• Aim of the task
Render every entry below as a Markdown table with the columns n and Text, numbering each non-blank line in order and skipping blank lines. Leave the pictures out.

• Scraped caption text data
--------

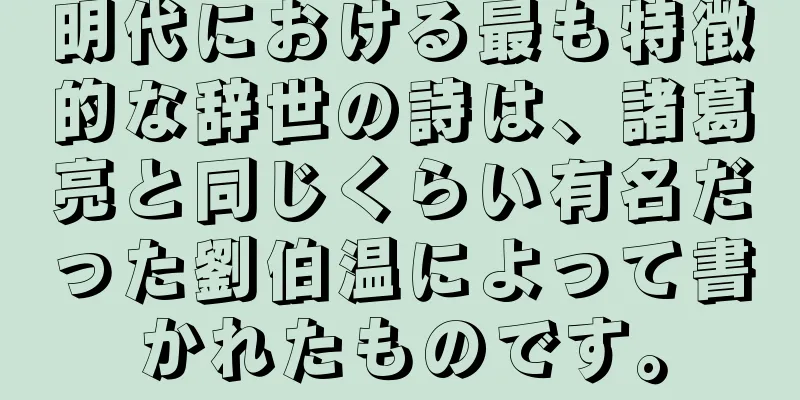 明代における最も特徴的な辞世の詩は、諸葛亮と同じくらい有名だった劉伯温によって書かれたものです。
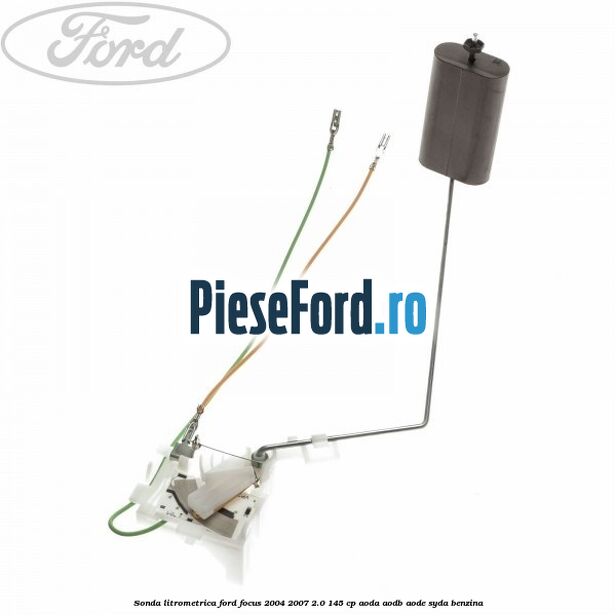 Sonda litrometrica Ford Focus 2004-2007 2.0 145 cp AODA, AODB, AODE, SYDA benzina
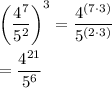 \displaystyle \left(\frac{4^{7}}{5^{2}}\right)^{3}=\frac{4^{(7\cdot 3)}}{5^{(2\cdot 3)}}\\\\=\frac{4^{21}}{5^{6}}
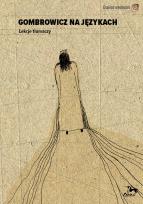 Okładka książki Gombrowicz na językach Lekcje tłumaczy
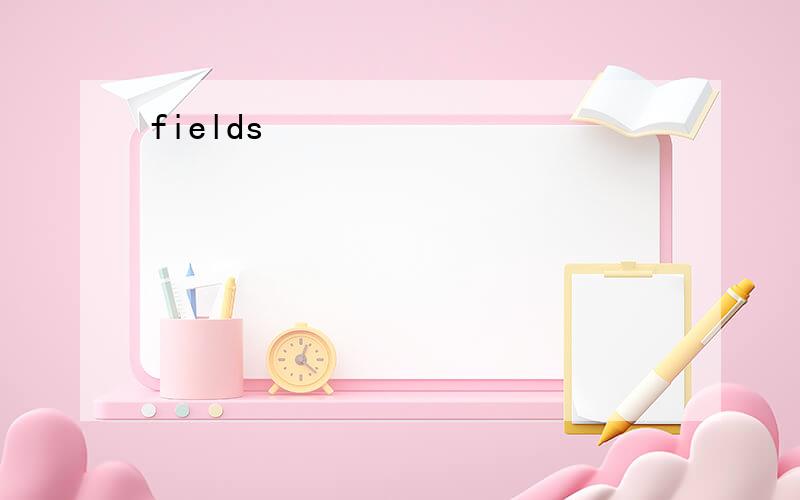 fields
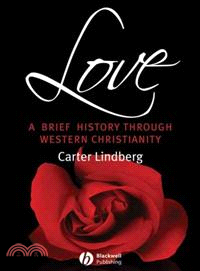 Love - A Brief History Through Western Christianity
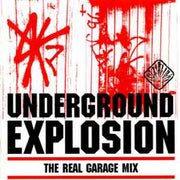 underground-explosion---the-real-garage-mix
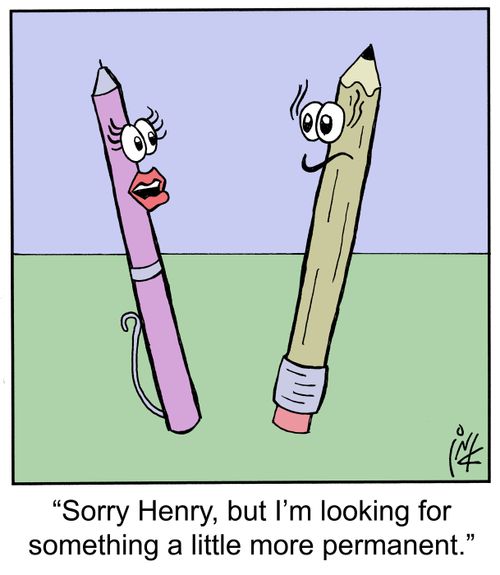 'Sorry Henry, but I'm looking for something a little more permanent.'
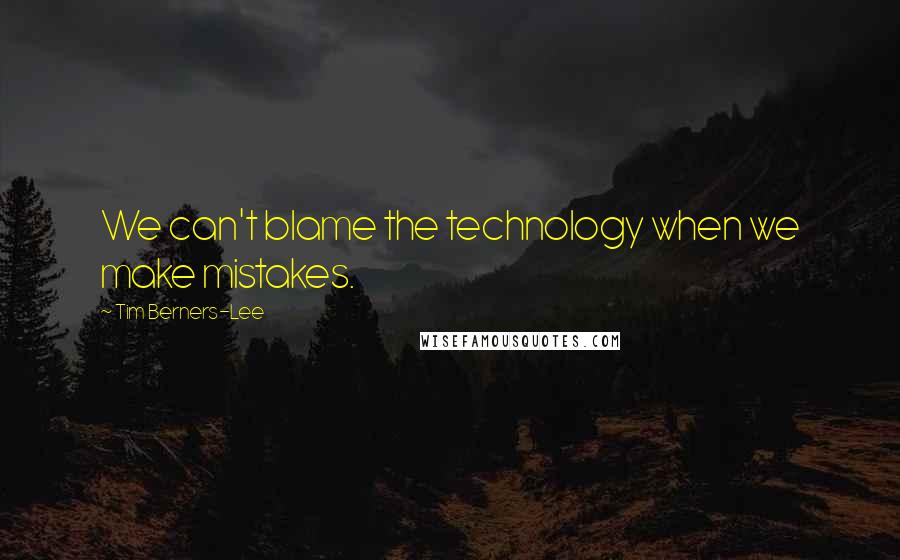 Tim Berners-Lee Quotes: We can't blame the technology when we make mistakes.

--------

• Task result
| n | Text |
|---|---|
| 1 |  明代における最も特徴的な辞世の詩は、諸葛亮と同じくらい有名だった劉伯温によって書かれたものです。 |
| 2 |  Sonda litrometrica Ford Focus 2004-2007 2.0 145 cp AODA, AODB, AODE, SYDA benzina |
| 3 |  \displaystyle \left(\frac{4^{7}}{5^{2}}\right)^{3}=\frac{4^{(7\cdot 3)}}{5^{(2\cdot 3)}}\\\\=\frac{4^{21}}{5^{6}} |
| 4 |  Okładka książki Gombrowicz na językach Lekcje tłumaczy |
| 5 |  fields |
| 6 |  Love - A Brief History Through Western Christianity |
| 7 |  underground-explosion---the-real-garage-mix |
| 8 |  'Sorry Henry, but I'm looking for something a little more permanent.' |
| 9 |  Tim Berners-Lee Quotes: We can't blame the technology when we make mistakes. |